Ветра не было, и сухой декабрьский мороз почти не ощущался. прозрачный, искрящийся зимний воздух, слегка отдававший свежестью только что внесенного в дом с вечера постиранного и вымороженного за ночь белья, было легко и приятно вдыхать полной грудью…
…Снег был повсюду. Холодной тьмой проникал сквозь плотно зажмуренные ресницы, жгучим огнем палил на исцарапанных острыми льдинками щеках, тонкими струйками ледяной воды стекал за воротник, глухими звуками ребячьих голосов раздавался откуда-то издалека над головой, хрустящей студеной массой набивался в раскрытый рот, напрасно хватавший хоть глоток воздуха.

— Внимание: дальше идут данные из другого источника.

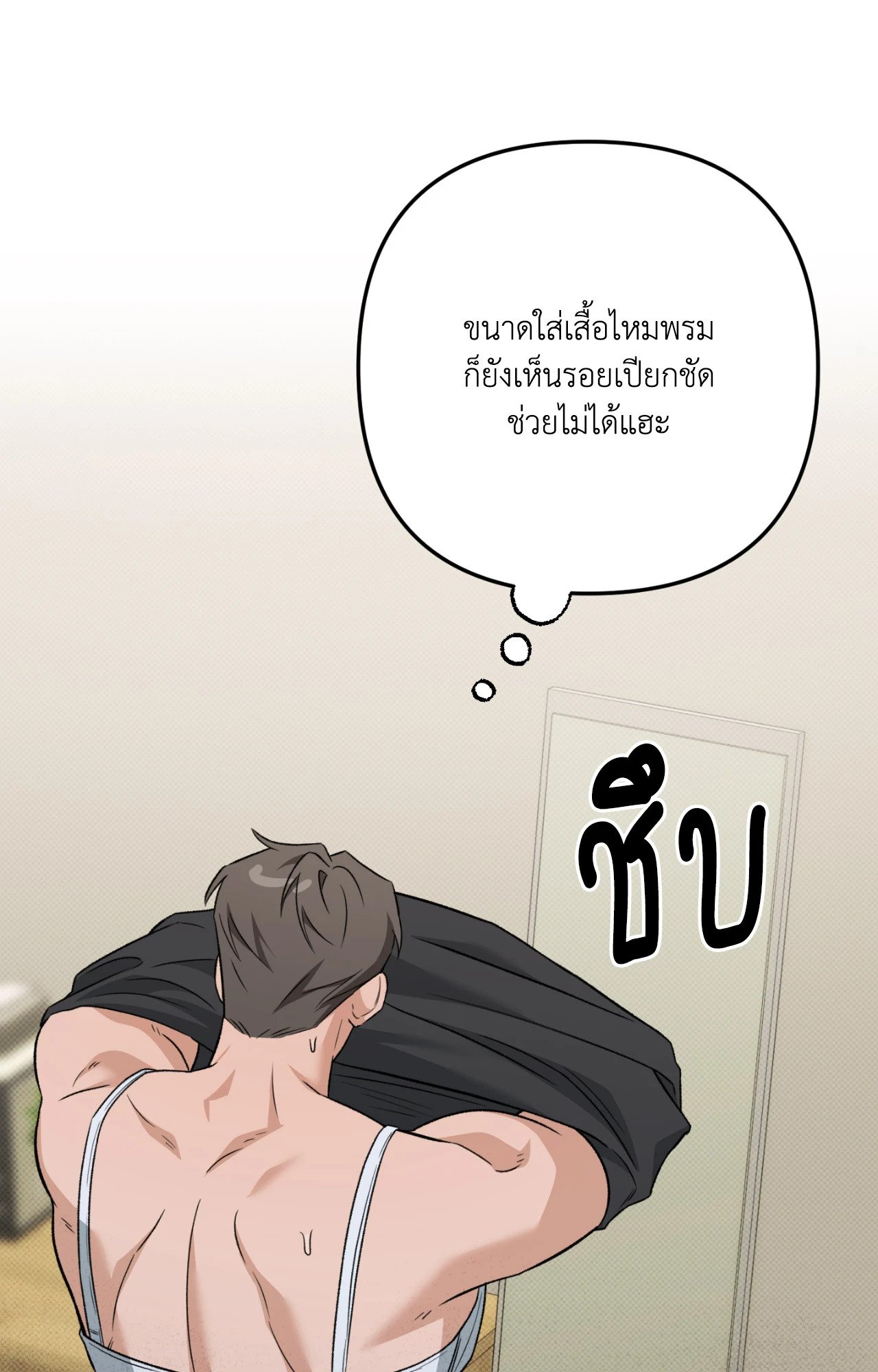 หน้า 92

Он пробовал кричать, но сдавленное немощное мычание тонуло в радостном детском гаме. Он силился приподнять голову, но несколько суетливых ладошек дружно давило сверху на затылок, усердно погружая ее вниз, еще глубже в сугроб. Он судорожно вырывался всем своим телом, но на спине, руках и ногах ощущал неумолимую тяжесть чужих тел.
«Почему они держат меня? Ведь мне нечем дышать!» — недоумевал поначалу Алеша.

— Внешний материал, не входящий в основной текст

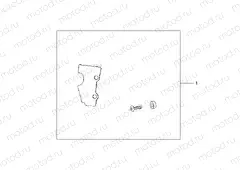 08P-55-01 REAR MASTER GUARD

Искра первоначального недоумения вскоре сменилась страхом, паникой, леденящей агонией удушья, затем — черной звенящей мглой. Он потерял сознание.

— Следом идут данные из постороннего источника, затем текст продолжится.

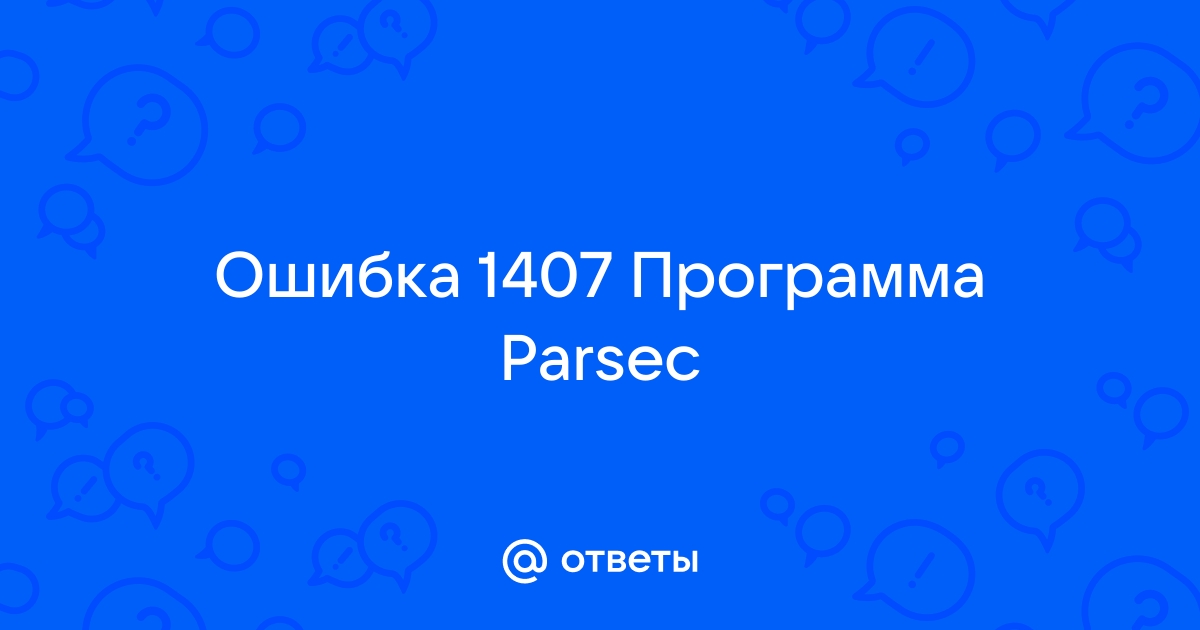 Ошибка 1407 microsoft office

Перестав ощущать под собой всякое сопротивление, малейшее движение, отпор, дети тут же утратили интерес к забавной игре с чужаком и оставили его одного неподвижно лежать у изгороди, вдавленного лицом в крупчатый снег…
— Панаров, ты что это в снегу валяешься?.. Ну-ка, сейчас же встал и отряхнул одежду!.. Быстро, быстро! — раздался вдруг где-то снаружи строгий глас воспитательницы, вернувший Алешу из небытия и заставивший поспешно и беспрекословно подчиниться.
Мальчик насилу поднялся на неладно слушавшихся ногах, торопливо подобрал валявшуюся рядом втоптанную в сугроб шапчонку, натянул ее на голову и принялся робко и неумело стряхивать промокшими варежками с еще великоватого, на вырост, пальтишка налипшие снежные хлопья.
— Вот заболеешь — что я скажу твоим родителям? — укоризненно покачивая головой, не сходя с места и не пытаясь никак помочь виноватым детским потугам, отчитывала Алешу краснолицая тучная женщина с крашеными волосами, короткими завитками выглядывавшими из-под облезшей норковой шапки, и нахмуренным, чуть прищуренным подслеповатым взглядом. — На тихий час будешь стоять в углу раздевалки… Ты наказан!
В четыре года непростые понятия вины, справедливости и смысла наказания еще не сложились в незрелом сознании ребенка в ясные, незатуманенные и легко постижимые идеи.
«Я же не сам!.. Я не хотел валяться в снегу — меня же держали, — грустно и недоуменно размышлял он, стоя раздетым, в одних трусиках, босиком на кафельном полу в углу меж детскими шкафчиками с верхней одеждой и зябко поеживаясь. — Но ведь лежал-то в сугробе я, а не они… Наверно, оттого я и должен быть наказан».
Последняя мысль показалась ему довольно разумной, как-то изъясняющей логику и последствия случившегося с ним, хоть где-то в душе смутно и угадывалось, что за примиряющим с серой недоброй действительностью «довольно» скрывается настырное «не совсем».
«Ведь если бы другие меня не трогали (не удерживали насильно), я бы не стал валяться в снегу, — резонно пришло на ум мальчику. — Значит, нужно стараться вести себя так, чтобы другие никогда меня больше не трогали (не желали или не могли сделать мне плохо), как сегодня».